Recognition: 2 theorem links
· Lean TheoremToward Scalable Verifiable Reward: Proxy State-Based Evaluation for Multi-turn Tool-Calling LLM Agents
Pith reviewed 2026-05-15 21:40 UTC · model grok-4.3
The pith
Proxy state-based evaluation replaces costly deterministic backends with LLM trackers and judges for benchmarking multi-turn tool-calling agents.
A machine-rendered reading of the paper's core claim, the machinery that carries it, and where it could break.
Core claim
Proxy State-Based Evaluation uses a scenario that specifies user goal, facts, expected final state, and agent behavior; an LLM state tracker infers a structured proxy state from the interaction trace; LLM judges then verify goal completion and detect tool or user hallucinations against the scenario constraints. The resulting benchmark produces stable model-differentiating rankings across families and inference-time efforts, supplies on- and off-policy supervision that transfers to unseen scenarios, supports persona sensitivity analyses, and reaches human-LLM judge agreement above 90 percent when scenarios are carefully specified.
What carries the argument
Proxy State-Based Evaluation, an LLM-driven framework that infers structured proxy states from interaction traces and uses judges to verify goal completion against scenario constraints without a deterministic backend.
If this is right
- Stable model-differentiating rankings hold across model families and different amounts of inference-time reasoning.
- On- and off-policy rollouts supply supervision signals that transfer to unseen scenarios.
- The framework supports sensitivity analyses that vary user personas while keeping the rest of the scenario fixed.
- Human-LLM judge agreement exceeds 90 percent when scenarios are specified with sufficient care.
Where Pith is reading between the lines
- The transfer property suggests the same scenarios could generate diverse synthetic trajectories for fine-tuning agents without additional human labeling.
- Because only scenario text needs updating, the approach lowers the cost of expanding evaluation to new tool domains or user populations.
- High agreement with humans indicates the method could serve as a continuous monitoring layer inside deployed agent systems.
Load-bearing premise
LLM state trackers and judges given carefully specified scenarios can infer accurate proxy states and verify goal completion with near-zero hallucination rates and high reliability.
What would settle it
A controlled comparison on the same tasks showing that proxy-state rankings differ substantially from those produced by an equivalent deterministic backend, or that human-LLM judge agreement falls below 80 percent on a fresh set of scenarios.

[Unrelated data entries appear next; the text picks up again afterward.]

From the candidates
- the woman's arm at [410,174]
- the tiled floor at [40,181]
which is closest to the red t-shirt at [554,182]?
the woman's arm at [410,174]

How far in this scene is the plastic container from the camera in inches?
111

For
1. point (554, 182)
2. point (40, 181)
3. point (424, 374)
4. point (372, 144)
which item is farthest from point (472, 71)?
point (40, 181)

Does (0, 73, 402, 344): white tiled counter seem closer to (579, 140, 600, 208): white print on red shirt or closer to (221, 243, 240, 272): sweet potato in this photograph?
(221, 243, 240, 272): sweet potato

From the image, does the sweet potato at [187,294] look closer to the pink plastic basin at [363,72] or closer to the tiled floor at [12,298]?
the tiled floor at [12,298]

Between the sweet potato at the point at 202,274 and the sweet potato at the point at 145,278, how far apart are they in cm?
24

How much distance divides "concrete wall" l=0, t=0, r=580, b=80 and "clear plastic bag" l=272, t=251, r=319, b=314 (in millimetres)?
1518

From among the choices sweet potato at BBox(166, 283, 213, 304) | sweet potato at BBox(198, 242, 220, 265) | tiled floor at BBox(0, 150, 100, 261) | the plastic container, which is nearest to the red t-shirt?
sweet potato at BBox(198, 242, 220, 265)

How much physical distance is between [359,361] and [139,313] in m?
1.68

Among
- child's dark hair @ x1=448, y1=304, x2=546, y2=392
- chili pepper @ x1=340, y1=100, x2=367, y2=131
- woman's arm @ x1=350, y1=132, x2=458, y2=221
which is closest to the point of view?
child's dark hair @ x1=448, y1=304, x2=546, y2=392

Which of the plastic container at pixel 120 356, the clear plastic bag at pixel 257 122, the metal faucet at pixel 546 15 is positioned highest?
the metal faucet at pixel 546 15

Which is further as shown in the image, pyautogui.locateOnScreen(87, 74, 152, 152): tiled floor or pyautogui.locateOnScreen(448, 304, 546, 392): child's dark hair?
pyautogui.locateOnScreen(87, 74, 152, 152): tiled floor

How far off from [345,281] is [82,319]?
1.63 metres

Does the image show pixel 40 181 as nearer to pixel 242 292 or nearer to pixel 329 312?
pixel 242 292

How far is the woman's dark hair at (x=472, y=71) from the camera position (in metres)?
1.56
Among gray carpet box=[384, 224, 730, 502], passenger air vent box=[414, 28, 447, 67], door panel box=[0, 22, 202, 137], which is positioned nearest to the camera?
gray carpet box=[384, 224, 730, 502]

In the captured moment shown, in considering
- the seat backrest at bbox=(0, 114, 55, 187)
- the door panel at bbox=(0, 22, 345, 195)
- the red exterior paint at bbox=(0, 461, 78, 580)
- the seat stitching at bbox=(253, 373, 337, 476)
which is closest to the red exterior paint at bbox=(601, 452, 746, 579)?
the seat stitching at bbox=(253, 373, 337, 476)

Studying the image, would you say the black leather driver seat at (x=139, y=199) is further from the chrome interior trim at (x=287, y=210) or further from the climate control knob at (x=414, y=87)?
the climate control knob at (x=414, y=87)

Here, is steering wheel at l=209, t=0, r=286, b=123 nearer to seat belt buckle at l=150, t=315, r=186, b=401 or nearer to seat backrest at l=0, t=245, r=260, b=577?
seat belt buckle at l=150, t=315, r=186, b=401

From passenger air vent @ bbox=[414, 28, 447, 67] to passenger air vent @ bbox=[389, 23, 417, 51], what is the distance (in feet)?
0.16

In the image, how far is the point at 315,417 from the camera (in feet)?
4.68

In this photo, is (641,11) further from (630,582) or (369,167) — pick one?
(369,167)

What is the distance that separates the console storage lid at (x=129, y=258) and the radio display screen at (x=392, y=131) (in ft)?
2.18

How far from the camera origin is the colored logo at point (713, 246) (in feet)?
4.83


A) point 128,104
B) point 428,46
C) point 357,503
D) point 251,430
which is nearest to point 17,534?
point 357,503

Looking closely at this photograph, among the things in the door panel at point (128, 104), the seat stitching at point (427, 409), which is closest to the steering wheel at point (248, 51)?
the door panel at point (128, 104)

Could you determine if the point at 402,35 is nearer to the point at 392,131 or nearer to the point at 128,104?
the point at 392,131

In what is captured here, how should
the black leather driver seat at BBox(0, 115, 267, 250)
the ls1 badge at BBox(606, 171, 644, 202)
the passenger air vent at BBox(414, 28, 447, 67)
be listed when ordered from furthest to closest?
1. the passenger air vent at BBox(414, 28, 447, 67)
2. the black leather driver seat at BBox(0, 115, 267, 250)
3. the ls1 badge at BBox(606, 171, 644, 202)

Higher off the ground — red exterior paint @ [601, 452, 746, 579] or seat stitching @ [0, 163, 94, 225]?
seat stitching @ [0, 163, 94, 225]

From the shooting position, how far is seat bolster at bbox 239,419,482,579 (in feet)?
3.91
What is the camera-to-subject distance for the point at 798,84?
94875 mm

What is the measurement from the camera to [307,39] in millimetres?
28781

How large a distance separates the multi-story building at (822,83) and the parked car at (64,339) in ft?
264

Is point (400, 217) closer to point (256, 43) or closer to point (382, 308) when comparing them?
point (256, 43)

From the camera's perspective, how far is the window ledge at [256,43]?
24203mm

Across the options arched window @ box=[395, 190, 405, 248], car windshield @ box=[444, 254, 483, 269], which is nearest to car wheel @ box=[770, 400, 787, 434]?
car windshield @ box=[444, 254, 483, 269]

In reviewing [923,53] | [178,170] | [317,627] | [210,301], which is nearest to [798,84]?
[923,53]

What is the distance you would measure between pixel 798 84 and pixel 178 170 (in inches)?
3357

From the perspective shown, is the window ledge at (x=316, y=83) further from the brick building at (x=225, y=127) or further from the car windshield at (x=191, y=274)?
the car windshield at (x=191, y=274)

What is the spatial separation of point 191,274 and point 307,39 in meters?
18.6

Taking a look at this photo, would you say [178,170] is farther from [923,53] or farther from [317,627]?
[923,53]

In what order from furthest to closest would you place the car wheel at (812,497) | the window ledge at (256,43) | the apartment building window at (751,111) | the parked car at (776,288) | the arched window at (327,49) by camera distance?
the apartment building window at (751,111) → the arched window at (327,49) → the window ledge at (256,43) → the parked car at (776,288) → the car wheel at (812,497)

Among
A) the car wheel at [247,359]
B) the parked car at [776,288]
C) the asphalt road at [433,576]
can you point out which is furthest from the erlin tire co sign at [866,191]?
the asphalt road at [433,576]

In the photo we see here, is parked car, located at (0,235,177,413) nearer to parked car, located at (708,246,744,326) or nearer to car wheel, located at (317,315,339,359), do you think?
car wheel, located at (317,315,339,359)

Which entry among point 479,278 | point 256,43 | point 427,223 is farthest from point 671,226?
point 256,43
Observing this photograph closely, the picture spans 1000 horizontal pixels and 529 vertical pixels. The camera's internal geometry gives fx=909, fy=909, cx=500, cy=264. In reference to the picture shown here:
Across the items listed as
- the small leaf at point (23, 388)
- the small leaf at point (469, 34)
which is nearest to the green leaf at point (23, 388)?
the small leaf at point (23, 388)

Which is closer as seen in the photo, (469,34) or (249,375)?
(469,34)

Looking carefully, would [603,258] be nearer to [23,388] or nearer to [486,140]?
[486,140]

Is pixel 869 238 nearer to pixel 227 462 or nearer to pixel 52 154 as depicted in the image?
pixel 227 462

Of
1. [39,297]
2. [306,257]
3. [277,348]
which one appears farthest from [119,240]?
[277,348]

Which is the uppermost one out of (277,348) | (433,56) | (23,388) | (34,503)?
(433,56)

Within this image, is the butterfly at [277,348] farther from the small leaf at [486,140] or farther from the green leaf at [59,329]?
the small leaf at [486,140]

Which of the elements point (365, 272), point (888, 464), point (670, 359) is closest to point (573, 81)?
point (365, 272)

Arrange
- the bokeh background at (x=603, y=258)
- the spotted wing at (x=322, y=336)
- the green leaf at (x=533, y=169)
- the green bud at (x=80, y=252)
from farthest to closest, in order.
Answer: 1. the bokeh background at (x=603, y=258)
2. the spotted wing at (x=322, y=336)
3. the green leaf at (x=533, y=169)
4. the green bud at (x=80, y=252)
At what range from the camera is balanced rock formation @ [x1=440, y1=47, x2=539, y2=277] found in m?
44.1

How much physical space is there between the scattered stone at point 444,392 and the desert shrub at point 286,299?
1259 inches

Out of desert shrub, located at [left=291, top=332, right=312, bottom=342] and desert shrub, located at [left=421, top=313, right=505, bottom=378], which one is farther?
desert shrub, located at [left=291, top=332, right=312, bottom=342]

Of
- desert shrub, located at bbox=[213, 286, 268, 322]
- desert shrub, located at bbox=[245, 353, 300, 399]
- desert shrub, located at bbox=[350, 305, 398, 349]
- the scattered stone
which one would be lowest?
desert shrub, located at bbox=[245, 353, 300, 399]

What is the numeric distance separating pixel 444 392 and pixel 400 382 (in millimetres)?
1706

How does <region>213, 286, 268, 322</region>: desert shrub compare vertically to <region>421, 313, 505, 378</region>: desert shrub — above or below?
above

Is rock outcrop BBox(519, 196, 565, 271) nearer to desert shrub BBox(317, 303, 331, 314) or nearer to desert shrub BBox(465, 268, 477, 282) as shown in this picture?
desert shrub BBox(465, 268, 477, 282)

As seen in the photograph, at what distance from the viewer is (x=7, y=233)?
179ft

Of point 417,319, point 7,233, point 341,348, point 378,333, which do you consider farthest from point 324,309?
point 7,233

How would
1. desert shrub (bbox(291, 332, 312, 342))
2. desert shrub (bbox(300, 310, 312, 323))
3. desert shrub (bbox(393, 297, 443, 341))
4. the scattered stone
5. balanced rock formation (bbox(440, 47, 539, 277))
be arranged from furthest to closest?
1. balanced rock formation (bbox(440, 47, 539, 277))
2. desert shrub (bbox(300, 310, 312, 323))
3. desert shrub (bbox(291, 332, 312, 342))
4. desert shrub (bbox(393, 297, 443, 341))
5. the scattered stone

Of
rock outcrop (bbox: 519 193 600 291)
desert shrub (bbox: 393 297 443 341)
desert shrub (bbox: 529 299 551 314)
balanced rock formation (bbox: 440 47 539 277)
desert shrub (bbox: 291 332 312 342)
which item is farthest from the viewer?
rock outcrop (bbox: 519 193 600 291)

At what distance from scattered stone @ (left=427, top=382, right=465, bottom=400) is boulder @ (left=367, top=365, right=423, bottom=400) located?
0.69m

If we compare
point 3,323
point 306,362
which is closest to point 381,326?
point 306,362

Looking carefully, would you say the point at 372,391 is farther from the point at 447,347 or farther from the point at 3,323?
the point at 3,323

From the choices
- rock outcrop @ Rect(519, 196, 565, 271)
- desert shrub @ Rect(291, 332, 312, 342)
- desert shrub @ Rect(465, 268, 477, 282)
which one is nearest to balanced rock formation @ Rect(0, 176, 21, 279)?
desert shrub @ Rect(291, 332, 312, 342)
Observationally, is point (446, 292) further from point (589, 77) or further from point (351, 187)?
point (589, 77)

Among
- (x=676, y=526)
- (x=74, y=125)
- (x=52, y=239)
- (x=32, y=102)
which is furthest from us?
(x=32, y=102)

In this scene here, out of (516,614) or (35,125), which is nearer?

read the original abstract
Interactive large language model (LLM) agents operating via multi-turn dialogue and multi-step tool calling are increasingly used in production. Benchmarks for these agents must both reliably compare models and yield on-policy training data. Prior agentic benchmarks, such as tau-bench, tau^2-bench, and AppWorld, rely on fully deterministic backends, which are costly to build and iterate. We propose Proxy State-Based Evaluation, an LLM-driven simulation framework that preserves final state-based evaluation without a deterministic database. Specifically, a scenario specifies the user goal, user/system facts, expected final state, and expected agent behavior, and an LLM state tracker infers a structured proxy state from the full interaction trace. LLM judges then verify goal completion and detect tool/user hallucinations against scenario constraints. Empirically, our benchmark produces stable, model-differentiating rankings across model families and inference-time reasoning efforts, and its on-/off-policy rollouts provide supervision that transfers to unseen scenarios. Careful scenario specification yields near-zero simulator hallucination rates, as supported by ablation studies. The framework also supports sensitivity analyses over user personas. Human-LLM judge agreement exceeds 90%, indicating reliable automated evaluation. Overall, proxy state-based evaluation offers a practical, scalable alternative to deterministic agentic benchmarks for industrial LLM agents.
Editorial analysis
A structured set of objections, weighed in public.
Referee Report
Summary. The paper proposes Proxy State-Based Evaluation, an LLM-driven simulation framework for benchmarking multi-turn tool-calling agents. A scenario specifies the user goal, facts, expected final state, and behavior; an LLM state tracker infers a structured proxy state from the interaction trace; LLM judges then verify goal completion and detect hallucinations against scenario constraints. This avoids the need for deterministic backends. Empirically, the approach yields stable model-differentiating rankings, transferable on-/off-policy supervision to unseen scenarios, near-zero hallucination rates (supported by ablations), and >90% human-LLM judge agreement on outcomes.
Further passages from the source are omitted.